Bertindak sebagai Inspektur Upacara, Sekretaris Daerah Kota Cirebon, Iing Daiman, hadir mewakili Wali Kota Cirebon, Effendi Edo. Upacara berlangsung khidmat dan diikuti unsur Forum Koordinasi Pimpinan Daerah (Forkopimda), jajaran pejabat Pemerintah Kota Cirebon, aparatur sipil negara (ASN), serta perwakilan organisasi kepemudaan.

Dalam sambutannya, Iing Daiman menyampaikan bahwa peringatan Harkitnas tidak sekadar menjadi agenda seremonial tahunan, tetapi harus dimaknai sebagai momentum refleksi untuk memperkuat persatuan dan semangat kebangsaan di tengah tantangan zaman yang semakin kompleks.

“Momentum ini menjadi kesempatan penting bagi kita semua untuk merefleksikan kembali nilai-nilai persatuan, kesatuan, dan nasionalisme dalam menjawab berbagai tantangan pembangunan saat ini,” ujar Iing.

Pada kesempatan tersebut, Sekda membacakan sambutan tertulis Menteri Komunikasi dan Digital Republik Indonesia dengan tema “Jaga Tunas Bangsa Demi Kedaulatan Negara”.

Dalam pidato tersebut disampaikan bahwa Hari Kebangkitan Nasional menjadi pengingat lahirnya kesadaran kolektif bangsa melalui berdirinya Boedi Oetomo pada tahun 1908. Saat itu, kaum terpelajar pribumi mulai menyatukan kekuatan melampaui sekat kedaerahan demi memperjuangkan cita-cita bangsa.

Namun, memasuki tahun 2026, tantangan kebangsaan dinilai telah bergeser.

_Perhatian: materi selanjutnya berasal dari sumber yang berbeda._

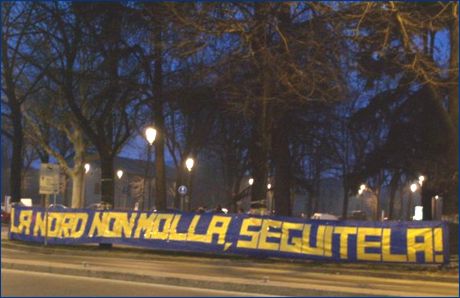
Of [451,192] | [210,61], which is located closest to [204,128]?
[210,61]

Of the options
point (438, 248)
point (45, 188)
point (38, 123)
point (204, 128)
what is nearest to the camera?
point (438, 248)

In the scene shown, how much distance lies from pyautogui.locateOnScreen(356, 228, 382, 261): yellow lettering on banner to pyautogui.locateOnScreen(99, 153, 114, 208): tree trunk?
404 inches

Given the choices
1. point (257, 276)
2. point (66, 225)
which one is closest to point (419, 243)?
point (257, 276)

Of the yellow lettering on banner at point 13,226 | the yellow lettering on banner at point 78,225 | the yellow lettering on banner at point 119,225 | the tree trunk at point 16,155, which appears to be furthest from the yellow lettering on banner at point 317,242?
the tree trunk at point 16,155

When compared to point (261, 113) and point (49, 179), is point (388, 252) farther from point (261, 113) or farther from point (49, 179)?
point (49, 179)

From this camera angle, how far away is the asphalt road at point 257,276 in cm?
1182

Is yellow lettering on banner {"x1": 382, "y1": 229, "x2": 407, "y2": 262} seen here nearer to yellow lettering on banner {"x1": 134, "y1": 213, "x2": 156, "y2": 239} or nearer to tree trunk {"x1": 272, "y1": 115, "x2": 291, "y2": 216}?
yellow lettering on banner {"x1": 134, "y1": 213, "x2": 156, "y2": 239}

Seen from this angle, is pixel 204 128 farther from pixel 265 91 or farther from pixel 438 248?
pixel 438 248

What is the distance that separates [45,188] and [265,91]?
7.76m

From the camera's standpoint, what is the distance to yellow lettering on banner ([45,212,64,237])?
73.5 feet

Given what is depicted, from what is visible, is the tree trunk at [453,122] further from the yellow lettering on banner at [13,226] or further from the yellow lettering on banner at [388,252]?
the yellow lettering on banner at [13,226]

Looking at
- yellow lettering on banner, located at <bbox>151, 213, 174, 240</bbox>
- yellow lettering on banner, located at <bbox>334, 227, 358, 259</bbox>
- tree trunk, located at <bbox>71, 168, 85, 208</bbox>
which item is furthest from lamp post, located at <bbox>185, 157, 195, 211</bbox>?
yellow lettering on banner, located at <bbox>334, 227, 358, 259</bbox>

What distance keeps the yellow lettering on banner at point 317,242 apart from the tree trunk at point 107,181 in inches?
346

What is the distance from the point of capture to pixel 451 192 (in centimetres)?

Jika dahulu perjuangan berfokus pada kedaulatan wilayah, kini perjuangan juga menyentuh aspek kedaulatan informasi dan transformasi digital.

Pemerintah pusat, lanjutnya, terus mendorong berbagai program strategis nasional yang menyentuh kebutuhan dasar masyarakat, termasuk upaya perlindungan generasi muda di ruang digital. Salah satu langkah konkret yang telah diterapkan yakni pemberlakuan penuh Peraturan Pemerintah Nomor 17 Tahun 2025 tentang Tata Kelola Penyelenggaraan Sistem Elektronik dalam Pelindungan Anak (PP TUNAS).

Selain itu, sejak 28 Maret 2026 pemerintah juga resmi menunda akses anak di bawah usia 16 tahun terhadap media sosial dan platform digital berisiko tinggi lainnya guna memastikan tumbuh kembang anak berlangsung sehat, aman, dan beretika di ruang digital.

Menutup sambutan tersebut, Iing Daiman menegaskan bahwa semangat kebangkitan nasional harus diwujudkan melalui kepedulian bersama dalam menjaga generasi muda dari dampak negatif digitalisasi.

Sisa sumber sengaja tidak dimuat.